The problem with striped storage is that the component chunks of a logical block are scattered on many different machines, which means that there is almost no data locality even if a copy of the block is decoded in advance.
The advantage of contiguous storage is that you can have data locality if you decode a single replica. That replica will exist on a single physical drive, and the tasks can be assigned accordingly.
The first release of Hadoop EC will use striped storage for EC-encoded files. Subsequent releases will offer contiguous storage as well.
- High levels of availability.
- Reduced storage volume.
- Encoding and decoding are computationally expensive.
- Encoded data cannot be read without moving all or most of it over the network.
- Local reads of encoded data are impossible
- Involving the network in every block can cause a bottleneck even in fairly small computations.
- Recovery from failure is more complex, takes longer and uses a lot of network bandwidth.
- EC requires significant support within the NameNode and elsewhere.
How EC Will be Used
EC’s guaranteed of high availability is unquestionably a huge advantage. Data can be stored with extremely high guarantees against loss at relatively low cost in storage space.
The question of how much space is saved is trickier. High availability depends upon the data being distributed on many machines, which would quickly become a bottleneck for large scale processing.
For this reason, the EC is primarily intended for archival storage, i.e., data that will relatively seldom be accessed. It’s worth noting that in most environments, the great majority of stored data is archival, or, at least cool, after a year or two. In fact, in many environments, a large proportion of data is literally never accessed for much of its lifetime because it is stored primarily because of regulatory requirements.
The design assumes that hot data will be kept with conventional HDFS triple replication and would migrate to EC encoding as it cools. For warm data, it may be economical to keep a single un-encoded copy plus an EC-encoded copy for availability. The space saving for warm data would be significantly lower than for cold data, but it would have a higher guarantee against loss. Moreover, if contiguous storage is used, the unencoded replica could be processed locally.
The design also provides that if such a replica is missing for any reason, it will be automatically reconstituted from the EC version. The data consumer will not have to wait for the entire logical block to be decoded; data will be available processing immediately as the first bytes are decoded.
Encoding of HDFS data will be done both online and offline. It will be possible to add data subject to immediate encoding, or to add to be stored under conventional replication, and encoded later when/if designated conditions are met. Encoding of blocks is primarily controlled by policy, much as tiered storage is currently handled.
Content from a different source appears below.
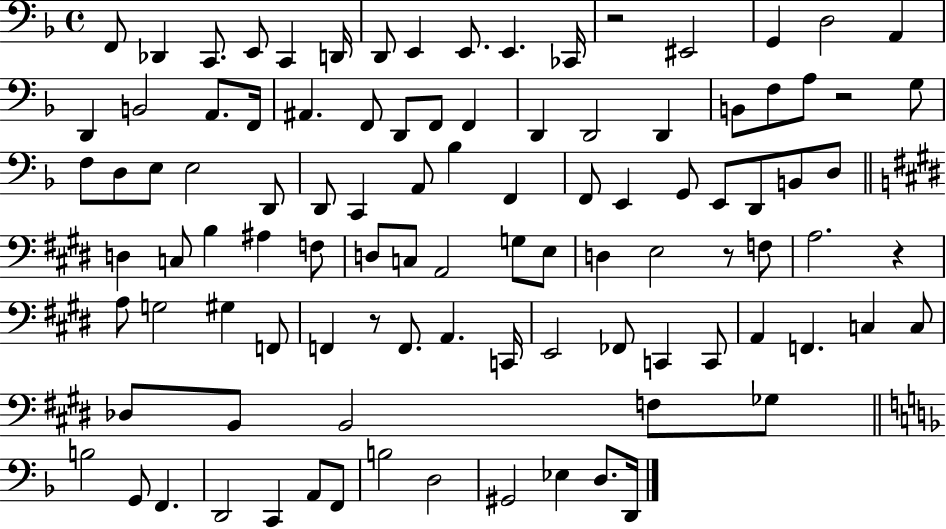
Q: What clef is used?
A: bass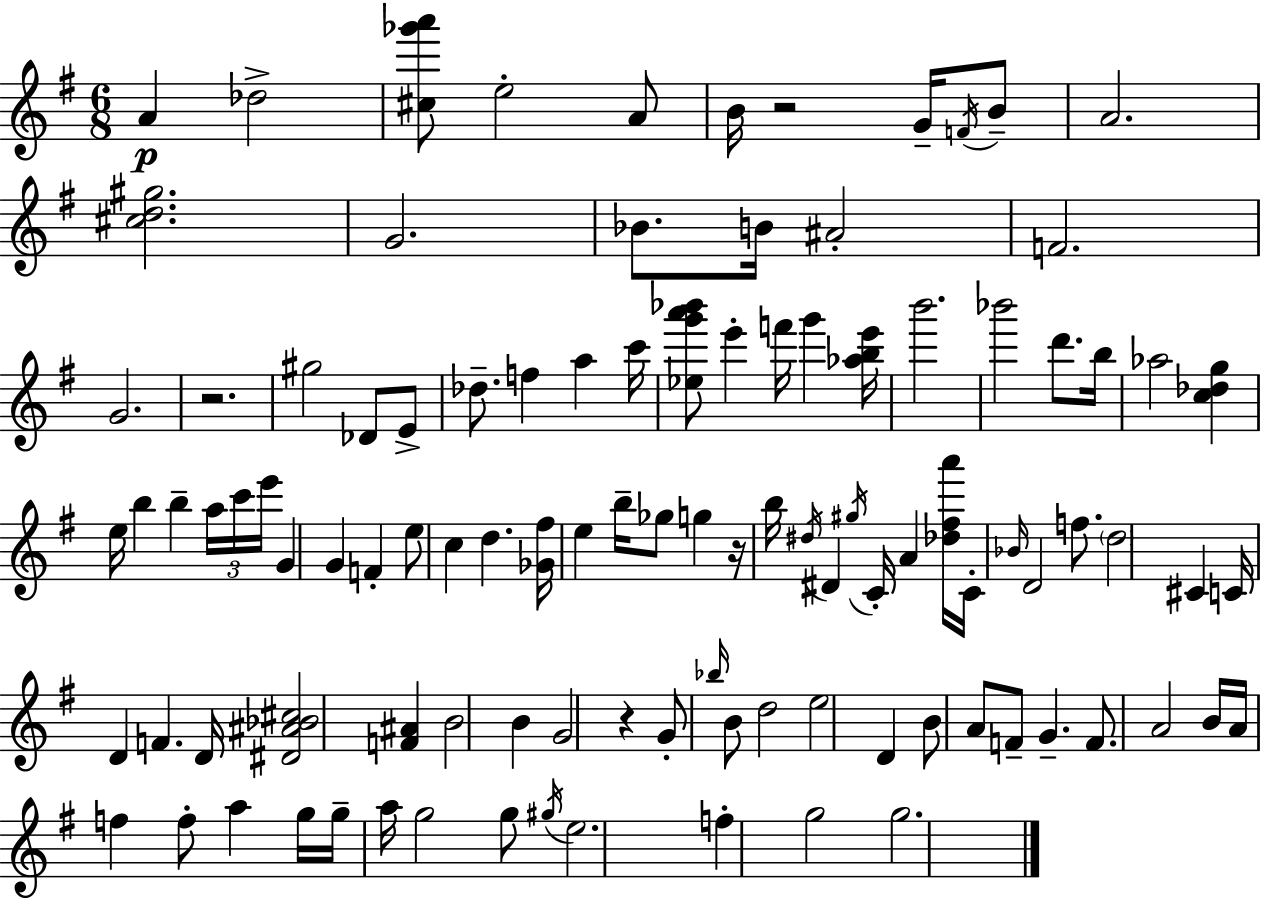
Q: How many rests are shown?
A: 4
Bottom line: It is important to realize that while EC requires only about 1.5X the raw data size to achieve high availability (which is great) the greatest benefits are for data that is cold-archived, with no decoded replica available. For data that is not ice-cold, you will usually want a decoded replica as well, which reduces the space savings for warm data to about 2.5 times the raw size, albeit with a higher degree of availability.
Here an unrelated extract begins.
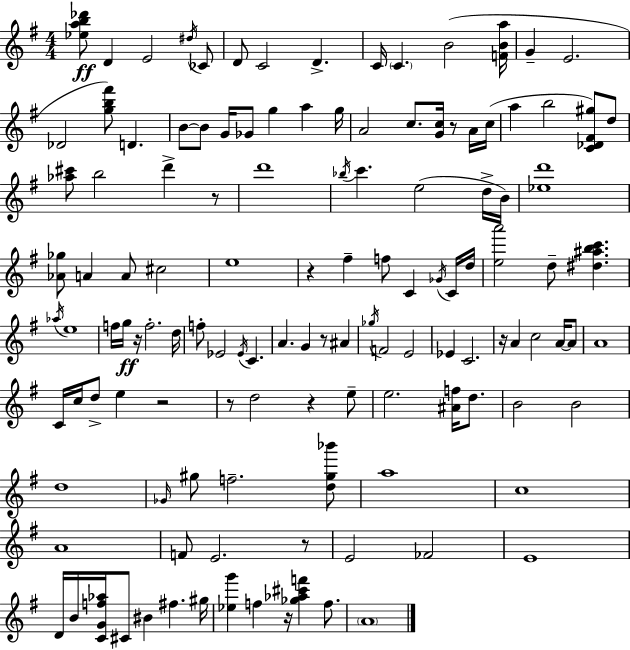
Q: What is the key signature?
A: E minor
One feature which is not in the design, but which can be expected, is that if temporary unencoded versions of contiguous blocks are prepared, they would be cached in unused disk space for a limited amount of time to take advantage of temporal locality of reference.
The implementation takes advantage of Intel’s Intelligent Storage Acceleration Library (ISA-L) which is a set of routines that optimize many low-level operations relating to compression, cryptography, hashing, data integrity and data protection, and can greatly accelerate EC. The manufacturers claim a 10X speedup—in practice, a factor for four or five seems to be more like it.